While I'd never pretend that I can reproduce it word for word since that conversation was over ten years ago, I do remember general themes. Since for a lot of schools it's that special time in the semester when students have to start figuring out what they'll be taking next, I thought it an appropriate time to talk to you about how I think you should approach your MLIS program. (Caveat: I'm assuming that you already have an idea about public vs. academic vs. special vs. etc. and about public services vs. tech services. That's a decision you have to make for yourself.)

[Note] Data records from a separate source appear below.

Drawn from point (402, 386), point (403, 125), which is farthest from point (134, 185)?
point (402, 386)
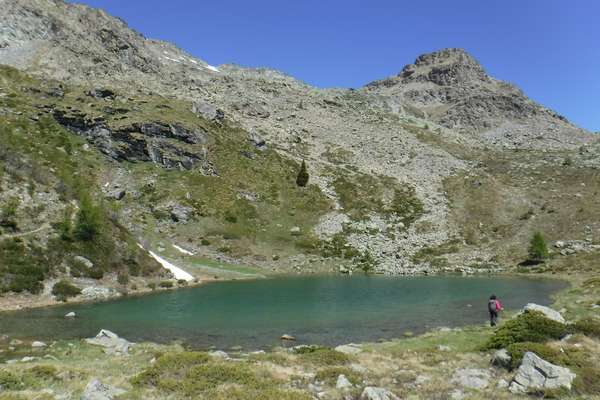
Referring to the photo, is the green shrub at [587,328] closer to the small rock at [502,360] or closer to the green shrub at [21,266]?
the small rock at [502,360]

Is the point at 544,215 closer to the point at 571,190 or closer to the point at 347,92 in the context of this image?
the point at 571,190

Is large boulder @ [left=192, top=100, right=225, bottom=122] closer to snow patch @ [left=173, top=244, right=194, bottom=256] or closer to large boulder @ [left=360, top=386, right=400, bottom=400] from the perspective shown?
snow patch @ [left=173, top=244, right=194, bottom=256]

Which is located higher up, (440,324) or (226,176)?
(226,176)

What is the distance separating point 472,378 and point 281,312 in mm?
24715

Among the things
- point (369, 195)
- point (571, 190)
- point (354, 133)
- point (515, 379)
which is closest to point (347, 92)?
point (354, 133)

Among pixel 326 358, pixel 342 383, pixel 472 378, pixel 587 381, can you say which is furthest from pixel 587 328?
pixel 342 383

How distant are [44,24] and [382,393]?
15729 centimetres

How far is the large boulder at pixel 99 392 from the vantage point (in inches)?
536

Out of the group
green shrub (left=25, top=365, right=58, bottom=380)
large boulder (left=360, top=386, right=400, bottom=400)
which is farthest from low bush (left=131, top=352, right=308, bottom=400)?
green shrub (left=25, top=365, right=58, bottom=380)

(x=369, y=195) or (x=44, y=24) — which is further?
(x=44, y=24)

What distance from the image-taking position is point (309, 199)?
325 ft

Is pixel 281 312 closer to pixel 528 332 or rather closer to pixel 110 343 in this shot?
pixel 110 343

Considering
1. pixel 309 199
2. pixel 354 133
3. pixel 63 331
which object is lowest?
pixel 63 331

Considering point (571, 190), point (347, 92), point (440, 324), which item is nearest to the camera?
point (440, 324)
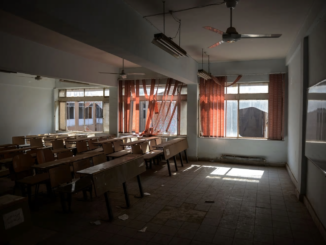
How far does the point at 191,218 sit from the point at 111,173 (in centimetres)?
144

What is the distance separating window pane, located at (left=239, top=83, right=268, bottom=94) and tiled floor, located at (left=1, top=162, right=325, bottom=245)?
3.21 m

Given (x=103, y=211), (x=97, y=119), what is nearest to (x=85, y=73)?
(x=97, y=119)

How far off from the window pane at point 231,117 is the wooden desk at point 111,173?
14.5 feet

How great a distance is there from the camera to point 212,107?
8219mm

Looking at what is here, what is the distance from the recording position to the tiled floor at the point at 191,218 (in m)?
3.17

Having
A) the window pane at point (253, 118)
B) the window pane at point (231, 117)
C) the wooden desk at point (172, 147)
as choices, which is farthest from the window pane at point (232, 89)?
the wooden desk at point (172, 147)

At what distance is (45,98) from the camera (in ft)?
34.3

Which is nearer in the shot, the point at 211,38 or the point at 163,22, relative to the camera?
the point at 163,22

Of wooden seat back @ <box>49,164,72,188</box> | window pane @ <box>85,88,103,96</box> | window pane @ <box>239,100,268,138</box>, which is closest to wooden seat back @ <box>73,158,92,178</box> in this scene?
wooden seat back @ <box>49,164,72,188</box>

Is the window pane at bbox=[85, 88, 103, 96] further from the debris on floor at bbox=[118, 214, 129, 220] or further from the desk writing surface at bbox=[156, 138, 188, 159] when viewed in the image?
the debris on floor at bbox=[118, 214, 129, 220]

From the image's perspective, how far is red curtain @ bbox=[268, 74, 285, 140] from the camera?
7449mm

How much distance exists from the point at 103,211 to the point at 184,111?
5.42 meters

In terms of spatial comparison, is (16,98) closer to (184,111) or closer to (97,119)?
(97,119)

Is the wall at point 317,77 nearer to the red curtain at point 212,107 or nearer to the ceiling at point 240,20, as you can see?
the ceiling at point 240,20
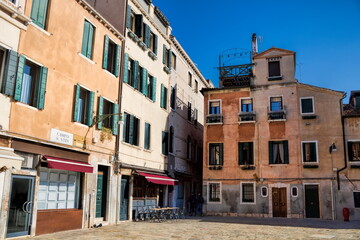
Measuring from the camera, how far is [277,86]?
25031 millimetres

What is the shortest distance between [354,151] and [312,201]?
13.4 feet

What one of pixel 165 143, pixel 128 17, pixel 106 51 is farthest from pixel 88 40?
pixel 165 143

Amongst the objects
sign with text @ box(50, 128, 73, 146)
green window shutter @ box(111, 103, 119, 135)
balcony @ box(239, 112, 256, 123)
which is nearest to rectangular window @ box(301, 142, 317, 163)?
balcony @ box(239, 112, 256, 123)

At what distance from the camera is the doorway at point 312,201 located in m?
22.7

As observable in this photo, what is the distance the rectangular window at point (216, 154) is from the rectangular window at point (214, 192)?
60.3 inches

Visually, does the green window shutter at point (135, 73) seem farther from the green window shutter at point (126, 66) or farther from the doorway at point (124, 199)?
the doorway at point (124, 199)

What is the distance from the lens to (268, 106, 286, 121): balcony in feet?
79.6

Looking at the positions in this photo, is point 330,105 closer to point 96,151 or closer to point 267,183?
point 267,183

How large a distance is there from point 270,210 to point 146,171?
9042 mm

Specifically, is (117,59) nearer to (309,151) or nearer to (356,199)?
(309,151)

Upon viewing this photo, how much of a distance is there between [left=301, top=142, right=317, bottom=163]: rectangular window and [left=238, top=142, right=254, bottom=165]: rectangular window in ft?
11.0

When thinking about classes, I suggest you...
  1. Look at some classified ads for the kind of library job you want. One thing that the professor who helped me pointed out was that a lot of academic library positions mentioned something about teaching. To better prepare, I took Bibliographic Instruction. More recently, I've seen many ads that include technology and that tells me coding might be a good skill to have.
  2. Work on your weaknesses. I've always known I wanted to be in public services, even when I thought I was going to end up at a public library. Because of that, the professor in question urged me to take some kind of advanced cataloging and/or technology class. That's why I took Subject Analysis - which ended up being one of my favorite classes, incidentally. If I'd been thinking tech services, I'm sure he would have encouraged me to take an extra public services oriented class. Having multiple skill sets is a good thing.
  3. Take at least one class that is just for you. For me, this meant taking a class about the first amendment. The professor of that class made a point of presenting multiple perspectives on each aspect of the class, both through readings and through guest speakers. It does relate to librarianship in a general way, but I took it because the description made the course sound fascinating and because that professor got fantastic evaluations every time he taught it.
It's a tough job market out there, so please don't read this post as the way to be sure to get a job. On the other hand, if you do take my advice, I know you'll get a lot out of your graduate program.

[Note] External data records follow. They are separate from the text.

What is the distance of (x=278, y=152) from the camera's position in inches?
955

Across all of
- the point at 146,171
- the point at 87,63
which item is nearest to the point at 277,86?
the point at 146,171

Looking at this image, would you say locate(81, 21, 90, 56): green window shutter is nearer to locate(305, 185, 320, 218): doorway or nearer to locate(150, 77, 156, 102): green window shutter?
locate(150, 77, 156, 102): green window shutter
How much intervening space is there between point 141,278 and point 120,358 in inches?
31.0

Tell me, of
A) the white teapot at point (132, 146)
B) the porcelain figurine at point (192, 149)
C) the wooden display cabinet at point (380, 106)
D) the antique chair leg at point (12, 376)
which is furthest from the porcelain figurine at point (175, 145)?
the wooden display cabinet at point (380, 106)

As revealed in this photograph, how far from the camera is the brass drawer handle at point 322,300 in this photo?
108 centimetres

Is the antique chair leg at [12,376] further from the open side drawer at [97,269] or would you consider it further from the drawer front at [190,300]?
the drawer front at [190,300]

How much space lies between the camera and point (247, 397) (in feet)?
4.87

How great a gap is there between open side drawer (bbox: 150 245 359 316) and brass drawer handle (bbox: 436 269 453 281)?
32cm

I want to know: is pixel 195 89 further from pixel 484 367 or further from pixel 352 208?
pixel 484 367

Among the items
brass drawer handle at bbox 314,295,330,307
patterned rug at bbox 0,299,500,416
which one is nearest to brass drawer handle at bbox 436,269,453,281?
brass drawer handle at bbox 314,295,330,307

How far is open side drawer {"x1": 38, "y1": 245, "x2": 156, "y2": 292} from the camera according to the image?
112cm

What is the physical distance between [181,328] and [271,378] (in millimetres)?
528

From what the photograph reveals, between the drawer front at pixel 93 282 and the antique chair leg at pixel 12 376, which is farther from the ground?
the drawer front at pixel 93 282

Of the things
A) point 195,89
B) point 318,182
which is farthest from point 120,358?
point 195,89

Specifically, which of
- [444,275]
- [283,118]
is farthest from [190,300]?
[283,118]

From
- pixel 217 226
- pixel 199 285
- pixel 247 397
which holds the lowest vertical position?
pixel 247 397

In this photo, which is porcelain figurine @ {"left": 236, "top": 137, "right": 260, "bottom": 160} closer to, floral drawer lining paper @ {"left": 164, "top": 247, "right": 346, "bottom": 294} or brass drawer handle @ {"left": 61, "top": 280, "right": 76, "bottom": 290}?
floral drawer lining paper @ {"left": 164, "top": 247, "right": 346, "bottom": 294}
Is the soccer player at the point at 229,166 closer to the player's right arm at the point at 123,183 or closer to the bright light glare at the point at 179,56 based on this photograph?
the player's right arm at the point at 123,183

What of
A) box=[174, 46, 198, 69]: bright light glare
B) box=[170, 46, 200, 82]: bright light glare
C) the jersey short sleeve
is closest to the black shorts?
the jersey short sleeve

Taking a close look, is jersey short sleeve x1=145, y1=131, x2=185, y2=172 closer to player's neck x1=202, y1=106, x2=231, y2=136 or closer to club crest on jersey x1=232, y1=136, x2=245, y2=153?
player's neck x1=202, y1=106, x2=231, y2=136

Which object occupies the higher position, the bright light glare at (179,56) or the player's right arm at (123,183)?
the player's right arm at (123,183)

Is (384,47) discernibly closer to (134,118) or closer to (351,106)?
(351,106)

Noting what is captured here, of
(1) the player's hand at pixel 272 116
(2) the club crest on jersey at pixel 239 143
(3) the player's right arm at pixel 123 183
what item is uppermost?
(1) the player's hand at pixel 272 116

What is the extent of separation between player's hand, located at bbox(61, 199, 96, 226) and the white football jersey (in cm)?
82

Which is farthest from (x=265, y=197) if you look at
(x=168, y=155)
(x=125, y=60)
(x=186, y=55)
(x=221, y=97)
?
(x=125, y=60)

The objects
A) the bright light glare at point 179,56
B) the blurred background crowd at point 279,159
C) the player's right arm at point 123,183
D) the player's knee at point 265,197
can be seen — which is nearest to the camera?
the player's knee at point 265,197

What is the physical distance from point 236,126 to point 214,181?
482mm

How about you? How did you pick (or how are you picking) the classes in your graduate program?


  1. I can remember my advisor challenging me to take classes that were out of my comfort range, but I'm not sure that I ever did. I did take collection development on a whim, for which I am EXTREMELY grateful at this point in my career. I was somewhat restricted in what I could take because I was commuting and I needed them to be all on the same day, and I kind of stumbled in to being a reference librarian at a public library before I was halfway through my degree. I got the job and I knew it was what I wanted to be doing, so I tailored my classes from there. The first class I ever took was on underserved populations, and that definitely had a huge effect on my career and my experience in all subsequent classes.

  2. I was definitely on the track for school media, more for the outside influences of the fact that I had kids in school (same schedule!) and I enjoyed YA. However, my last year of studies really threw that on its head between the personal experiences I heard in my school media class, my own personal life changes, and then I took a cataloging class. I already knew I was a numbers geek, and this just fit perfectly!

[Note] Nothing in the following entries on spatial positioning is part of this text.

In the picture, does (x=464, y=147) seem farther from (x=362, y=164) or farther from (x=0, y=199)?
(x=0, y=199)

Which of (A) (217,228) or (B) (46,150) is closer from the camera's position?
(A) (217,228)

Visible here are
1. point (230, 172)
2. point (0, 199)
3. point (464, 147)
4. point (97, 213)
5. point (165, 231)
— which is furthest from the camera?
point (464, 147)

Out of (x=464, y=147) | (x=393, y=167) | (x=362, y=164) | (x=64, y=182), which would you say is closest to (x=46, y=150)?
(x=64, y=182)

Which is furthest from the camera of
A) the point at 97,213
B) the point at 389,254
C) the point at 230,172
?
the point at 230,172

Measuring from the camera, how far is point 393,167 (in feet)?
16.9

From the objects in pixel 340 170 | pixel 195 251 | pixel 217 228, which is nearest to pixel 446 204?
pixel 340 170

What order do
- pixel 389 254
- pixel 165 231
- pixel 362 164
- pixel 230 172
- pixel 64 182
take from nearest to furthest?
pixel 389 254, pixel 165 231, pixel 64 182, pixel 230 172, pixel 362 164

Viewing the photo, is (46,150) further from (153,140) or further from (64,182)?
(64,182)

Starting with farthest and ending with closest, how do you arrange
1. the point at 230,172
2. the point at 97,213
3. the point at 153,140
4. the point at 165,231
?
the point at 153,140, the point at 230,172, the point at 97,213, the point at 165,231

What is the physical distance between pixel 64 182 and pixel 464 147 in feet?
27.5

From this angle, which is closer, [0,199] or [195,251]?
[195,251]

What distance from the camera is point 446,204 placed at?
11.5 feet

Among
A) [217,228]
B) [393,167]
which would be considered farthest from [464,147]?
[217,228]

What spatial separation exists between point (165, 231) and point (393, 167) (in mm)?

    Of course, now I handle web services, which was definitely not where I thought I would end up.

  3. If I had it to do again, I would have taken a wider variety of classes.

    I knew that I wanted to work in a subject department in a big city library. I had no desire to go into management, and the chances of me ever being a children's librarian seemed about nil - so I didn't take any classes in those areas. At present, I'm six years out of grad school - the past three of which I've been a children's librarian.

    I'm still not interested in becoming a manager, but if I had it to do again, I'd take one class relating to management - I know that there are plenty of times when that knowledge would help. Likewise, I'd take one class in the area of children's services.

  4. I think everyone should take a cataloging and a management course. These were two of the requirements of my program, so I had to take them. The cataloging course was actually pretty useless, but when I say one ought to take a cataloging course, that means "the cataloging course ought to be useful and then you ought to take it."

    My favorite class was Indexing. It was kind of like cataloging, in that indexing is part and parcel of cataloging, but it was also wider-ranging (preparing a thesaurus, indexing books, etc.) For anyone who's going to SUNY Buffalo for their MLS, I'd highly recommend this class and any others taught by Dr. Nesset. Since these courses aren't required, they will be of the "just for you" variety, but they are both more challenging and more rewarding than most of the other classes.

  5. Oh-- I also took a YA class because it was one of the choices for a breadth requirement. I thought I would do academic libraries or archives as a career, and most of my coursework was in digital archives. I'm really glad I took that YA course, though, because now I'm a high school librarian. You never know where you'll end up!

  6. I just registered for my first classes and I'm definitely looking forward to some that are more "me" oriented. I'm headed down the academic library track, but I will try to keep an open mind given the above comments.